I do not learn very much by doing so. That is one big reason why. The other reason is that the students in these classes are such black holes for energy. The third reason is the textbook industrial complex which is massive. The fourth reason is that it makes me a soldier in the departmental language wars. The fifth reason is that there is just so much else to do and this is one of the things that can be done well by many.
That does not mean I do not intend to do my job, or do my best to make the situation work pleasantly for the students, or enjoy them as people, or respect my colleagues or my field — all of which are what people tend to think I mean when I say I do not like to teach foreign languages. (Gosh, people are condescending, and they do project a lot of immaturity!) All I am saying is that it is just service.

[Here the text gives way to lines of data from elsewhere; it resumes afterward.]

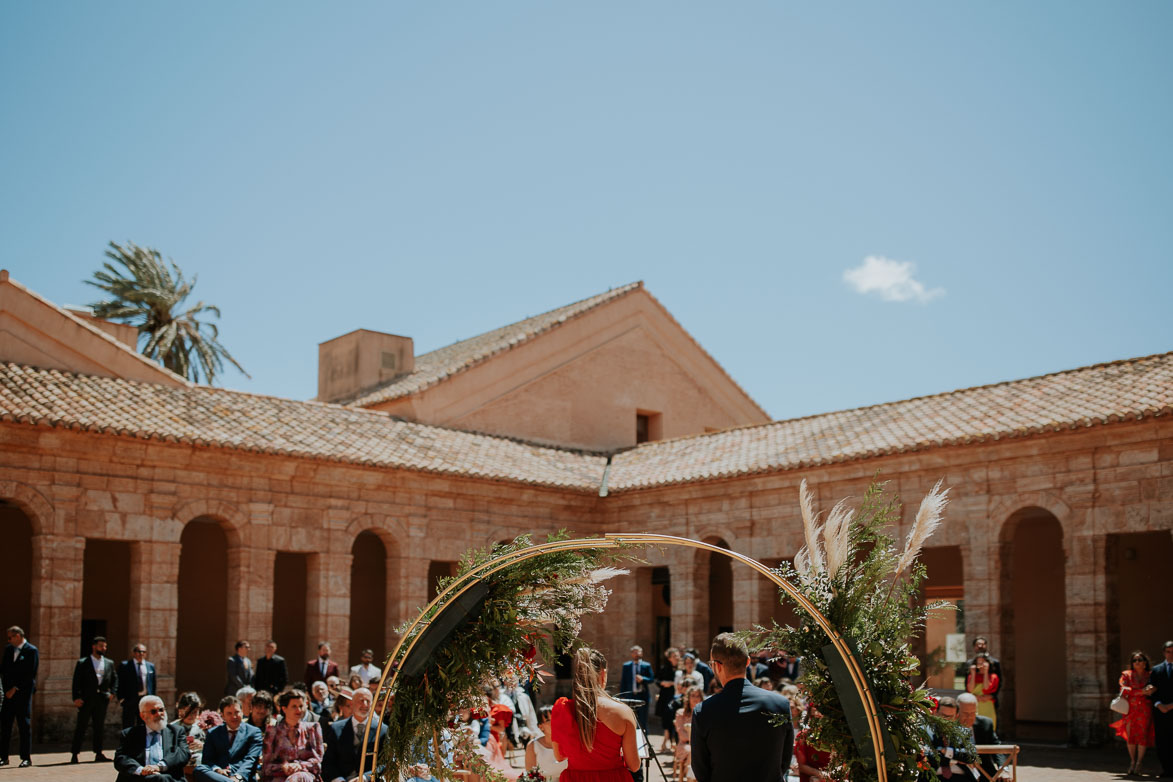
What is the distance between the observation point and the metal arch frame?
6305mm

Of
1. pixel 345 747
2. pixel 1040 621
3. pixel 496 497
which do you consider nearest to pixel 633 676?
pixel 496 497

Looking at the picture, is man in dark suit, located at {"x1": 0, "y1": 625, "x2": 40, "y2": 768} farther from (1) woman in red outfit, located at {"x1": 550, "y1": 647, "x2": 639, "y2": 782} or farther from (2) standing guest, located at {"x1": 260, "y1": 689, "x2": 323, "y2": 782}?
(1) woman in red outfit, located at {"x1": 550, "y1": 647, "x2": 639, "y2": 782}

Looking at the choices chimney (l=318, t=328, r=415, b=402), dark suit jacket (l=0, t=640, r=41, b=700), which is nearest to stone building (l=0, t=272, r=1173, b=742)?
dark suit jacket (l=0, t=640, r=41, b=700)

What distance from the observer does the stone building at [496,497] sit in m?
15.8

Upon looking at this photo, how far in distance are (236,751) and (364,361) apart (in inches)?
724

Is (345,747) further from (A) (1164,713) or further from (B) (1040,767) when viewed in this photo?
(A) (1164,713)

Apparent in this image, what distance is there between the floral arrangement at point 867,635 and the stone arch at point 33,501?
12.3 m

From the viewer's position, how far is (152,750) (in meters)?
9.80

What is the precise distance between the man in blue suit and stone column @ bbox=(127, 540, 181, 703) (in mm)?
7578

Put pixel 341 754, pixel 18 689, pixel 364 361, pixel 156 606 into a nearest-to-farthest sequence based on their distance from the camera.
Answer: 1. pixel 341 754
2. pixel 18 689
3. pixel 156 606
4. pixel 364 361

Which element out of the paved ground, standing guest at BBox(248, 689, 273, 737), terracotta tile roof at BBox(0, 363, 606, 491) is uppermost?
terracotta tile roof at BBox(0, 363, 606, 491)

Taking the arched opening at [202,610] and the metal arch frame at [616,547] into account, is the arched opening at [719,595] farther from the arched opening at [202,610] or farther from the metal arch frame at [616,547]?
the metal arch frame at [616,547]

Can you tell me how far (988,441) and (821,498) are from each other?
3160 mm

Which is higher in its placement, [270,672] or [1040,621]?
[1040,621]
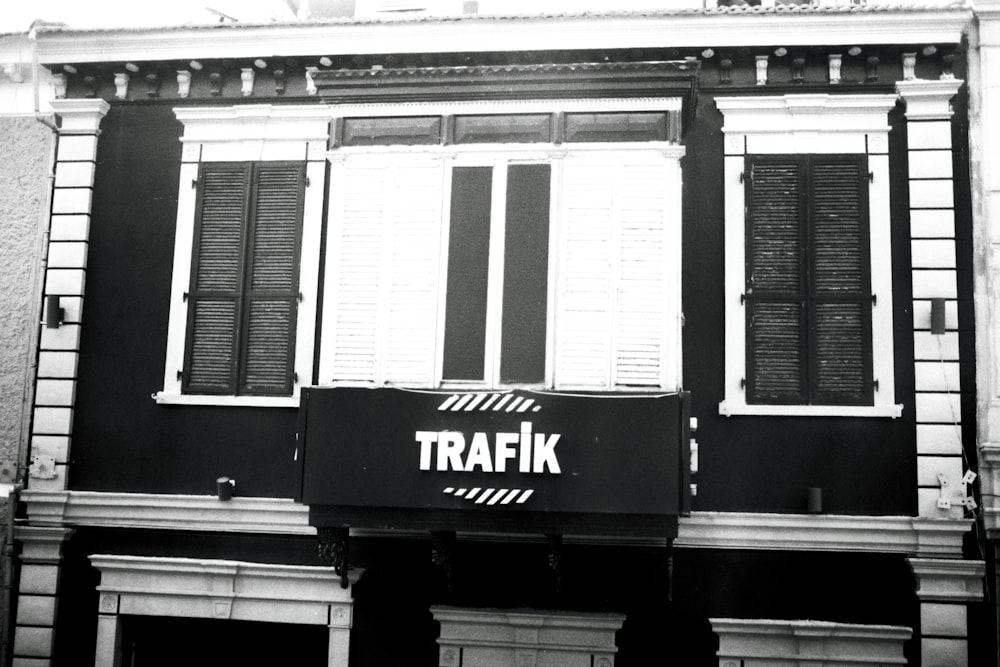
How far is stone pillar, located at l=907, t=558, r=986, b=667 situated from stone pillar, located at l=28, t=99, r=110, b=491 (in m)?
8.36

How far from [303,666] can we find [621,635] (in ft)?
10.5

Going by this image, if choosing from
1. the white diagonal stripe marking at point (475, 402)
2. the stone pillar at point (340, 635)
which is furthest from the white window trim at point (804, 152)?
the stone pillar at point (340, 635)

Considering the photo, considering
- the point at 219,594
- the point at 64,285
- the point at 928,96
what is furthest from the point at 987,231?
the point at 64,285

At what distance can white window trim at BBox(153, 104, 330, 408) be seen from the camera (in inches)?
424

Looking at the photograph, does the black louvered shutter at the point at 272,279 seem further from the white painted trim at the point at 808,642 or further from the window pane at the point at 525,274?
the white painted trim at the point at 808,642

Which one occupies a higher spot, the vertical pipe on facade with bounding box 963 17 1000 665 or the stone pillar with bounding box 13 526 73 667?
the vertical pipe on facade with bounding box 963 17 1000 665

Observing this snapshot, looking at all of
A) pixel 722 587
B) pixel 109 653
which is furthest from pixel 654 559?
pixel 109 653

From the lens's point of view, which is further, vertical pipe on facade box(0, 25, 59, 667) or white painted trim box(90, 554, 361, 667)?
vertical pipe on facade box(0, 25, 59, 667)

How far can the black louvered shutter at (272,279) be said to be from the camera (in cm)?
1079

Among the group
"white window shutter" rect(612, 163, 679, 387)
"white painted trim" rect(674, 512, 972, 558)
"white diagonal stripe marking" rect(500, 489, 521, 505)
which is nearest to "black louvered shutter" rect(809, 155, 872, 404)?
"white painted trim" rect(674, 512, 972, 558)

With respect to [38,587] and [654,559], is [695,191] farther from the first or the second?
[38,587]

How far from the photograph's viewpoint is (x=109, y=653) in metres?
10.5

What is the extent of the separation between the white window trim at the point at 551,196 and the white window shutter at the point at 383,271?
2.0 inches

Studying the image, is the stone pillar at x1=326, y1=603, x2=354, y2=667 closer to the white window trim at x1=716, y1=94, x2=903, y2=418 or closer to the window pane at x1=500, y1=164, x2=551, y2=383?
the window pane at x1=500, y1=164, x2=551, y2=383
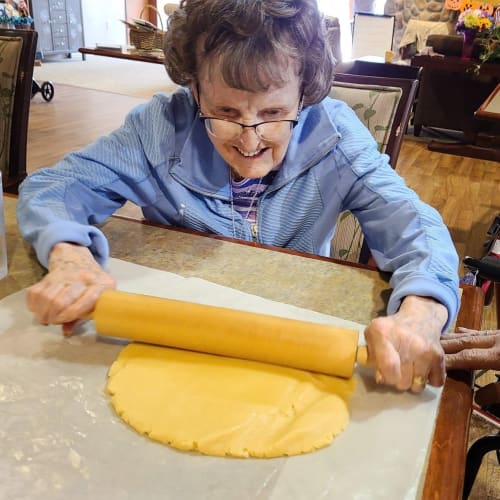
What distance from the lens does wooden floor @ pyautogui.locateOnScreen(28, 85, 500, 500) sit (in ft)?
10.5

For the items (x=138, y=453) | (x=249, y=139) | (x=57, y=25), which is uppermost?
(x=57, y=25)

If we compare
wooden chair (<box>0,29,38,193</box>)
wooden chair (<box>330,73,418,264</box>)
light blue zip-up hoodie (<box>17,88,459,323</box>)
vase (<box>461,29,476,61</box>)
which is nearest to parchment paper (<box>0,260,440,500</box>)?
light blue zip-up hoodie (<box>17,88,459,323</box>)

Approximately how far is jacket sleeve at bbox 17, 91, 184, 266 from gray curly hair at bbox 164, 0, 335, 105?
17 centimetres

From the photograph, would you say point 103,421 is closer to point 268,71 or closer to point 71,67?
point 268,71

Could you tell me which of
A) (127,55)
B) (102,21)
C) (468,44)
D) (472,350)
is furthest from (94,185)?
(102,21)

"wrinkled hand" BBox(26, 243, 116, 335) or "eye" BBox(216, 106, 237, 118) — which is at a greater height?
"eye" BBox(216, 106, 237, 118)

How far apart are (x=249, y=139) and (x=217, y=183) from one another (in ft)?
0.52

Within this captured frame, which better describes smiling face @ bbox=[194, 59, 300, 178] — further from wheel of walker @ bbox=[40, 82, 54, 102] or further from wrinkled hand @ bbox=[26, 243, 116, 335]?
wheel of walker @ bbox=[40, 82, 54, 102]

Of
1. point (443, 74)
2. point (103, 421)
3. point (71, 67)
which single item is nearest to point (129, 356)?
point (103, 421)

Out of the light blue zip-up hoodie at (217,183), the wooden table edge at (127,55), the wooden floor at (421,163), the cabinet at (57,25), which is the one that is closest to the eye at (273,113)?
the light blue zip-up hoodie at (217,183)

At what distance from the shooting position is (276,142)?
94 centimetres

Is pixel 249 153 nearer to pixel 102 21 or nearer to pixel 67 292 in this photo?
pixel 67 292

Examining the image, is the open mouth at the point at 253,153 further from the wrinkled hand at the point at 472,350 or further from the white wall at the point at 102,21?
the white wall at the point at 102,21

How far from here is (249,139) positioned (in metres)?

Professors routinely proclaim with pride that they are bad at administration and service. Why can I not say I do not like to teach foreign languages? I am not even saying I am bad at it, whereas the professors who proclaim incompetence at service and are openly saying they are unable to accomplish a part of their job! Why is it traitorous not to like to teach foreign languages?
I am doing it for money but I do not like to teach foreign languages. I really, really do not like to teach foreign languages.
I can say so because I am not doing it this semester. All the few semesters in which I do not have to do it are semesters in which, in the absence of the pain of doing it, I finally feel it, and can let it drain from me.
And part of Reeducation was having to consider the teaching of foreign languages sacred, put it above other things, say it is one’s mission, sacrifice everything for it. This lust for language martyrdom is what I am ashamed of not feeling, and also angry about being required to feel. But thinking rationally, why must one feel that feeling to do something well?